In deze reeks spreken we verpleegkundigen die buiten de ziekenhuismuren aan de slag zijn. Bijvoorbeeld in het leger, de gevangenis of de esthetische sector. Deze aflevering: Elise Arrazola de Oňate (26), verpleegkundige in het brandwondencentrum van het Militair Hospitaal Koningin Astrid in Neder-over-Heembeek.
‘Vier jaar geleden ben ik in het brandwondencentrum beginnen te werken. Ik ben hier eerder toevallig terechtgekomen. Toen ik pas afgestudeerd was als verpleegkundige ben ik aan de slag gegaan in een perifeer ziekenhuis, op de afdeling gespecialiseerde heelkunde. Na een paar maanden was ik al uitgekeken op mijn job. Ik miste uitdaging en afwisseling. Op een avond, tijdens een late shift, zag ik een reportage over het brandwondencentrum op televisie. Ik wist meteen: dit wil ik doen.’
Militaire opleiding
‘Om als verpleegkundige bij Defensie te mogen werken, moet je eerst militair worden. Ik heb me meteen ingeschreven voor de selectieprocedure. Thuis vielen ze bijna van hun stoel toen ik kwam vertellen wat ik ging doen. Mijn beslissing kwam onverwacht. Niemand had dit in mij gezien – ik had er zelf ook nooit aan gedacht – maar ik was vastberaden. Ik slaagde voor de toelatingsproeven en mocht aan mijn militaire opleiding beginnen. Het was een zwaar jaar, vooral fysiek. Ik moest ook wennen aan de hiërarchische structuur binnen het leger. Opeens kwam ik in een heel andere wereld terecht. Ik leerde kaartlezen, omgaan met wapens, strategisch en tactisch denken… Een jaar lang ben ik helemaal uit de verpleegkunde geweest.’
Uren bezig met 1 patiënt
‘Nadat ik mijn basisopleiding voltooid had, mocht ik in het Competentiecentrum van de Medische Component in Neder-Over-Heembeek aan een gespecialiseerde professionele vorming beginnen. Daar leer je alles over de organisatie en werking van de militaire medische steun. Mijn stage heb ik gedaan bij Medium Care in het brandwondencentrum, waar ik nog steeds werk.

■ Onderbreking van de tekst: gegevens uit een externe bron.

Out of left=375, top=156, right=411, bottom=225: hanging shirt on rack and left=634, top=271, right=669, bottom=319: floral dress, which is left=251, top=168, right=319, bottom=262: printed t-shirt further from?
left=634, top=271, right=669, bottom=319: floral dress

Als verpleegkundige moet je tegen een stootje kunnen, en dat geldt zeker in het brandwondencentrum. Zwaar verbrande kinderen en ouderen laten nog altijd een diepe indruk bij me na. Mensen komen hier heel kwetsbaar binnen. Het besef dat je als verpleegkundige een grote impact hebt op de rest van hun leven, is bijzonder. Sommige patiënten liggen hier maanden, met hen bouw je vanzelf een band op. Je brengt veel tijd samen door. Brandwonden verzorgen doe je niet in tien minuten. Soms zijn we uren bezig. Ik ben blij dat we daar als verpleegkundige de tijd voor krijgen. Een patiënt is bij ons geen nummer dat je snel moet afhandelen.’